**JOBS**
A. Name the kinds of interests listed between dashes in the quotation at the start of the commentary on Madison and factions.
B. Carry on the commentary on Madison and factions from its last sentence.

In the Tenth Federalist Paper … James Madison … argued that … “the various and unequal distribution of property” gave rise to factions. “The regulation of these various and interfering interests” — creditors, debtors, landlords, manufacturers, financers — “forms the principle task of modern legislation.” — Michael Harrington, “Socialism, Past and Future” (1989)

Factional war is socially destabilizing and the greatest of all dangers, Madison wrote, if the majority of people create their own faction. At that point, he writes, “the form of popular government … enables it [the majority!] to sacrifice to its ruling passion or interest, both the public goods and the rights of other citizens.”

Rule by the people, democracy, therefore, is the overwhelming factional danger to society. Fortunately, in a republic, by contrast, “the delegation of the government to a small number of citizens elected by the rest,” can avert the grave dangers of democracy.

“Madison went on,” Harrington notes, “to point out that the separation of powers, a senate not based on democratic representation, indirect elections, and other features of the new constitution all made it possible to forestall the great danger … that the majority would … act in its own interest.”

As to the dangers of a minority faction, we wonder why, by this “logic,” there should then be less danger that “a small number of citizens” in control of government power, and financed by the likes of the Koch brothers, should not also be enabled to “sacrifice the public goods” to their own “ruling passion,” even if “elected by the rest” (which, in recent decades, has barely topped 50 percent of “registered” voters).

The role of “passion” in all of this, we set aside, momentarily, to take note of Prof. John Connolly’s remark in Daily Hampshire Gazette commentary last fall that the Constitution’s formal division of powers has indeed led, by design, to the factional stability desired by the Founding Fathers (otherwise known as “gridlock”) and even to domestic peace (save for the Civil War, cold and hot wars of international adventurism, economic depressions, race and other urban riots and labor union direct actions). He is absolutely right when he says: “In a system like ours the best we can hope for in normal times is incremental change.”

Saved data entries
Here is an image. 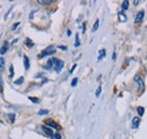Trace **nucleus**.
<instances>
[{
  "instance_id": "nucleus-13",
  "label": "nucleus",
  "mask_w": 147,
  "mask_h": 139,
  "mask_svg": "<svg viewBox=\"0 0 147 139\" xmlns=\"http://www.w3.org/2000/svg\"><path fill=\"white\" fill-rule=\"evenodd\" d=\"M5 58H0V72L1 71H3V69H5Z\"/></svg>"
},
{
  "instance_id": "nucleus-16",
  "label": "nucleus",
  "mask_w": 147,
  "mask_h": 139,
  "mask_svg": "<svg viewBox=\"0 0 147 139\" xmlns=\"http://www.w3.org/2000/svg\"><path fill=\"white\" fill-rule=\"evenodd\" d=\"M38 3L40 5H50V3H52V0H40Z\"/></svg>"
},
{
  "instance_id": "nucleus-22",
  "label": "nucleus",
  "mask_w": 147,
  "mask_h": 139,
  "mask_svg": "<svg viewBox=\"0 0 147 139\" xmlns=\"http://www.w3.org/2000/svg\"><path fill=\"white\" fill-rule=\"evenodd\" d=\"M28 99H30V101H32L33 103H40V100H37L35 97H32V96H31V97H28Z\"/></svg>"
},
{
  "instance_id": "nucleus-20",
  "label": "nucleus",
  "mask_w": 147,
  "mask_h": 139,
  "mask_svg": "<svg viewBox=\"0 0 147 139\" xmlns=\"http://www.w3.org/2000/svg\"><path fill=\"white\" fill-rule=\"evenodd\" d=\"M101 92H102V87L98 86V87H97V89H96V92H95V95H96V97H98V96L101 95Z\"/></svg>"
},
{
  "instance_id": "nucleus-31",
  "label": "nucleus",
  "mask_w": 147,
  "mask_h": 139,
  "mask_svg": "<svg viewBox=\"0 0 147 139\" xmlns=\"http://www.w3.org/2000/svg\"><path fill=\"white\" fill-rule=\"evenodd\" d=\"M67 35H68V36H70V35H71V31H70V30H68V31H67Z\"/></svg>"
},
{
  "instance_id": "nucleus-8",
  "label": "nucleus",
  "mask_w": 147,
  "mask_h": 139,
  "mask_svg": "<svg viewBox=\"0 0 147 139\" xmlns=\"http://www.w3.org/2000/svg\"><path fill=\"white\" fill-rule=\"evenodd\" d=\"M118 18H119V20H120L121 23H125V22L127 20V16H126V14H125L123 11H120V13L118 14Z\"/></svg>"
},
{
  "instance_id": "nucleus-4",
  "label": "nucleus",
  "mask_w": 147,
  "mask_h": 139,
  "mask_svg": "<svg viewBox=\"0 0 147 139\" xmlns=\"http://www.w3.org/2000/svg\"><path fill=\"white\" fill-rule=\"evenodd\" d=\"M144 16H145V13H144L143 10L139 11V13H137V15H136V17H135V23H136V24L142 23L143 19H144Z\"/></svg>"
},
{
  "instance_id": "nucleus-23",
  "label": "nucleus",
  "mask_w": 147,
  "mask_h": 139,
  "mask_svg": "<svg viewBox=\"0 0 147 139\" xmlns=\"http://www.w3.org/2000/svg\"><path fill=\"white\" fill-rule=\"evenodd\" d=\"M77 83H78V78H74L73 82H71V86L75 87L76 85H77Z\"/></svg>"
},
{
  "instance_id": "nucleus-30",
  "label": "nucleus",
  "mask_w": 147,
  "mask_h": 139,
  "mask_svg": "<svg viewBox=\"0 0 147 139\" xmlns=\"http://www.w3.org/2000/svg\"><path fill=\"white\" fill-rule=\"evenodd\" d=\"M59 49H61V50H67V48H66V47H62V45H60Z\"/></svg>"
},
{
  "instance_id": "nucleus-32",
  "label": "nucleus",
  "mask_w": 147,
  "mask_h": 139,
  "mask_svg": "<svg viewBox=\"0 0 147 139\" xmlns=\"http://www.w3.org/2000/svg\"><path fill=\"white\" fill-rule=\"evenodd\" d=\"M134 5H135V6H137V5H139V1H134Z\"/></svg>"
},
{
  "instance_id": "nucleus-11",
  "label": "nucleus",
  "mask_w": 147,
  "mask_h": 139,
  "mask_svg": "<svg viewBox=\"0 0 147 139\" xmlns=\"http://www.w3.org/2000/svg\"><path fill=\"white\" fill-rule=\"evenodd\" d=\"M24 66H25V69L26 70L30 69V60H28L27 55H24Z\"/></svg>"
},
{
  "instance_id": "nucleus-14",
  "label": "nucleus",
  "mask_w": 147,
  "mask_h": 139,
  "mask_svg": "<svg viewBox=\"0 0 147 139\" xmlns=\"http://www.w3.org/2000/svg\"><path fill=\"white\" fill-rule=\"evenodd\" d=\"M80 45V41H79V35L76 34V37H75V47L78 48Z\"/></svg>"
},
{
  "instance_id": "nucleus-29",
  "label": "nucleus",
  "mask_w": 147,
  "mask_h": 139,
  "mask_svg": "<svg viewBox=\"0 0 147 139\" xmlns=\"http://www.w3.org/2000/svg\"><path fill=\"white\" fill-rule=\"evenodd\" d=\"M76 67H77V65H74V66H73V68H71V70H70V74H73V72H74V70L76 69Z\"/></svg>"
},
{
  "instance_id": "nucleus-18",
  "label": "nucleus",
  "mask_w": 147,
  "mask_h": 139,
  "mask_svg": "<svg viewBox=\"0 0 147 139\" xmlns=\"http://www.w3.org/2000/svg\"><path fill=\"white\" fill-rule=\"evenodd\" d=\"M98 26H100V20L97 19L96 22H95V24H94V26H93V32H95L97 28H98Z\"/></svg>"
},
{
  "instance_id": "nucleus-3",
  "label": "nucleus",
  "mask_w": 147,
  "mask_h": 139,
  "mask_svg": "<svg viewBox=\"0 0 147 139\" xmlns=\"http://www.w3.org/2000/svg\"><path fill=\"white\" fill-rule=\"evenodd\" d=\"M45 124H47L49 128H53V129H57V130L60 129L59 124H58L57 122L53 121V120H51V119H47V120H45Z\"/></svg>"
},
{
  "instance_id": "nucleus-9",
  "label": "nucleus",
  "mask_w": 147,
  "mask_h": 139,
  "mask_svg": "<svg viewBox=\"0 0 147 139\" xmlns=\"http://www.w3.org/2000/svg\"><path fill=\"white\" fill-rule=\"evenodd\" d=\"M8 42H5L3 43V45L0 48V54H5V53L7 52V50H8Z\"/></svg>"
},
{
  "instance_id": "nucleus-5",
  "label": "nucleus",
  "mask_w": 147,
  "mask_h": 139,
  "mask_svg": "<svg viewBox=\"0 0 147 139\" xmlns=\"http://www.w3.org/2000/svg\"><path fill=\"white\" fill-rule=\"evenodd\" d=\"M42 130H43L48 136H50V137H52V138H53L55 134H53V131H52V129H51V128H48L47 126H42Z\"/></svg>"
},
{
  "instance_id": "nucleus-17",
  "label": "nucleus",
  "mask_w": 147,
  "mask_h": 139,
  "mask_svg": "<svg viewBox=\"0 0 147 139\" xmlns=\"http://www.w3.org/2000/svg\"><path fill=\"white\" fill-rule=\"evenodd\" d=\"M25 42H26V45H27L28 48H33V47H34V43H33L30 38H26V40H25Z\"/></svg>"
},
{
  "instance_id": "nucleus-12",
  "label": "nucleus",
  "mask_w": 147,
  "mask_h": 139,
  "mask_svg": "<svg viewBox=\"0 0 147 139\" xmlns=\"http://www.w3.org/2000/svg\"><path fill=\"white\" fill-rule=\"evenodd\" d=\"M137 113H138L139 117H143L144 113H145V109H144L143 106H138V107H137Z\"/></svg>"
},
{
  "instance_id": "nucleus-15",
  "label": "nucleus",
  "mask_w": 147,
  "mask_h": 139,
  "mask_svg": "<svg viewBox=\"0 0 147 139\" xmlns=\"http://www.w3.org/2000/svg\"><path fill=\"white\" fill-rule=\"evenodd\" d=\"M121 7H122V9H123V10H127V9L129 8V1H128V0L123 1V2H122V6H121Z\"/></svg>"
},
{
  "instance_id": "nucleus-1",
  "label": "nucleus",
  "mask_w": 147,
  "mask_h": 139,
  "mask_svg": "<svg viewBox=\"0 0 147 139\" xmlns=\"http://www.w3.org/2000/svg\"><path fill=\"white\" fill-rule=\"evenodd\" d=\"M55 47H49L48 49H45L44 51H42V53L38 55V58H44V57H48V55H52V54H55Z\"/></svg>"
},
{
  "instance_id": "nucleus-10",
  "label": "nucleus",
  "mask_w": 147,
  "mask_h": 139,
  "mask_svg": "<svg viewBox=\"0 0 147 139\" xmlns=\"http://www.w3.org/2000/svg\"><path fill=\"white\" fill-rule=\"evenodd\" d=\"M105 54H107V51H105L104 49L100 50V52H98V57H97V61H101V60L105 57Z\"/></svg>"
},
{
  "instance_id": "nucleus-27",
  "label": "nucleus",
  "mask_w": 147,
  "mask_h": 139,
  "mask_svg": "<svg viewBox=\"0 0 147 139\" xmlns=\"http://www.w3.org/2000/svg\"><path fill=\"white\" fill-rule=\"evenodd\" d=\"M2 90H3V88H2V79L0 77V93H2Z\"/></svg>"
},
{
  "instance_id": "nucleus-24",
  "label": "nucleus",
  "mask_w": 147,
  "mask_h": 139,
  "mask_svg": "<svg viewBox=\"0 0 147 139\" xmlns=\"http://www.w3.org/2000/svg\"><path fill=\"white\" fill-rule=\"evenodd\" d=\"M19 25H20V23H15V24H14V26L11 27V30H13V31H15V30H16V28L18 27Z\"/></svg>"
},
{
  "instance_id": "nucleus-2",
  "label": "nucleus",
  "mask_w": 147,
  "mask_h": 139,
  "mask_svg": "<svg viewBox=\"0 0 147 139\" xmlns=\"http://www.w3.org/2000/svg\"><path fill=\"white\" fill-rule=\"evenodd\" d=\"M135 82L137 83V85L139 87V92H143L144 90V88H145V85H144V82H143V78L140 77V75L139 74H137V75H135Z\"/></svg>"
},
{
  "instance_id": "nucleus-21",
  "label": "nucleus",
  "mask_w": 147,
  "mask_h": 139,
  "mask_svg": "<svg viewBox=\"0 0 147 139\" xmlns=\"http://www.w3.org/2000/svg\"><path fill=\"white\" fill-rule=\"evenodd\" d=\"M23 83H24V77H20L17 80H15V84H16V85H20V84H23Z\"/></svg>"
},
{
  "instance_id": "nucleus-28",
  "label": "nucleus",
  "mask_w": 147,
  "mask_h": 139,
  "mask_svg": "<svg viewBox=\"0 0 147 139\" xmlns=\"http://www.w3.org/2000/svg\"><path fill=\"white\" fill-rule=\"evenodd\" d=\"M55 139H61V136H60V134H55Z\"/></svg>"
},
{
  "instance_id": "nucleus-6",
  "label": "nucleus",
  "mask_w": 147,
  "mask_h": 139,
  "mask_svg": "<svg viewBox=\"0 0 147 139\" xmlns=\"http://www.w3.org/2000/svg\"><path fill=\"white\" fill-rule=\"evenodd\" d=\"M63 66H65V63H63V61H61V60H59L58 61V63H57V66H55V70L57 71V72H60L61 70H62V68H63Z\"/></svg>"
},
{
  "instance_id": "nucleus-26",
  "label": "nucleus",
  "mask_w": 147,
  "mask_h": 139,
  "mask_svg": "<svg viewBox=\"0 0 147 139\" xmlns=\"http://www.w3.org/2000/svg\"><path fill=\"white\" fill-rule=\"evenodd\" d=\"M9 118H10V120H11V122L15 121V114H9Z\"/></svg>"
},
{
  "instance_id": "nucleus-19",
  "label": "nucleus",
  "mask_w": 147,
  "mask_h": 139,
  "mask_svg": "<svg viewBox=\"0 0 147 139\" xmlns=\"http://www.w3.org/2000/svg\"><path fill=\"white\" fill-rule=\"evenodd\" d=\"M44 114H49V110H40L38 111V115H44Z\"/></svg>"
},
{
  "instance_id": "nucleus-7",
  "label": "nucleus",
  "mask_w": 147,
  "mask_h": 139,
  "mask_svg": "<svg viewBox=\"0 0 147 139\" xmlns=\"http://www.w3.org/2000/svg\"><path fill=\"white\" fill-rule=\"evenodd\" d=\"M139 123H140V119H139V117H135V118L132 119V128H134V129L138 128Z\"/></svg>"
},
{
  "instance_id": "nucleus-25",
  "label": "nucleus",
  "mask_w": 147,
  "mask_h": 139,
  "mask_svg": "<svg viewBox=\"0 0 147 139\" xmlns=\"http://www.w3.org/2000/svg\"><path fill=\"white\" fill-rule=\"evenodd\" d=\"M9 70H10V76H14V67H13V65L9 67Z\"/></svg>"
},
{
  "instance_id": "nucleus-34",
  "label": "nucleus",
  "mask_w": 147,
  "mask_h": 139,
  "mask_svg": "<svg viewBox=\"0 0 147 139\" xmlns=\"http://www.w3.org/2000/svg\"><path fill=\"white\" fill-rule=\"evenodd\" d=\"M17 41H18V38H15V40H14V41H13V44H15V43H16V42H17Z\"/></svg>"
},
{
  "instance_id": "nucleus-33",
  "label": "nucleus",
  "mask_w": 147,
  "mask_h": 139,
  "mask_svg": "<svg viewBox=\"0 0 147 139\" xmlns=\"http://www.w3.org/2000/svg\"><path fill=\"white\" fill-rule=\"evenodd\" d=\"M112 58H113V60H115V58H117V55H115V52L113 53V55H112Z\"/></svg>"
}]
</instances>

**SOLVED PROBLEMS**
A. creditors, debtors, landlords, manufacturers, financers

B.
We are fortunate, therefore, to be in abnormal times. In these times, even the word “socialism” has been uttered unsarcastically, a sure sign that something might be done now, not later.

Steve Connor reported in the Independent ub 2014 on our fortunate abnormality: “Time is running out if the world wants to avoid potentially catastrophic climate change according to the most definitive report to date by the UN body charged with formulating expert advice for governments around the globe.”

According to NASA scientist James Hansen’s recent study, climate warming is now even accelerating in the fast lane, leaving New York City — and every other coastal city on the planet — only a few more decades of habitability. If we are lucky, times are getting abnormal ever more quickly than before.

Unfortunately, we drive in our system by constitutional design in the slow lane. As Seth Ackerman notes in Jacobin (Issue 2): “Whereas France can change its constitution anytime with a three-fifths vote of its Congress and Britain could recently mandate a referendum on instant runoff voting by a simple parliamentary majority, an amendment to the U.S. Constitution requires the consent of no less than 39 different legislatures comprising roughly 78 separately elected chambers.”

Business as usual is assisted greatly by the blockade-designed Senate in which 84 percent of the population can be outvoted by the 16 percent living in small states. Legislation can only pass with the simultaneous assent of three separate branches of government — the presidency, House, and Senate, and then yet be overturned when nine Supreme Court judges, undemocratically appointed for life, disapprove.

In these parts, turbo drive is not an option, except for the 1 percent who can afford it — and this fact might explain why there is so much fascination with bad-mouth billionaires like Donald Trump.

Let us return to the passions. As John Steinbeck once famously said: “Socialism never took root in America because the poor see themselves not as … exploited … but as temporarily embarrassed millionaires.” The passion for putting self-interest before the general interest makes every person (rich and poor) unreasonable and corrupt. As Madison would have it (Federalist 51): “But what is government itself but the greatest of all reflections on human nature? If men were angels, no government would be necessary.”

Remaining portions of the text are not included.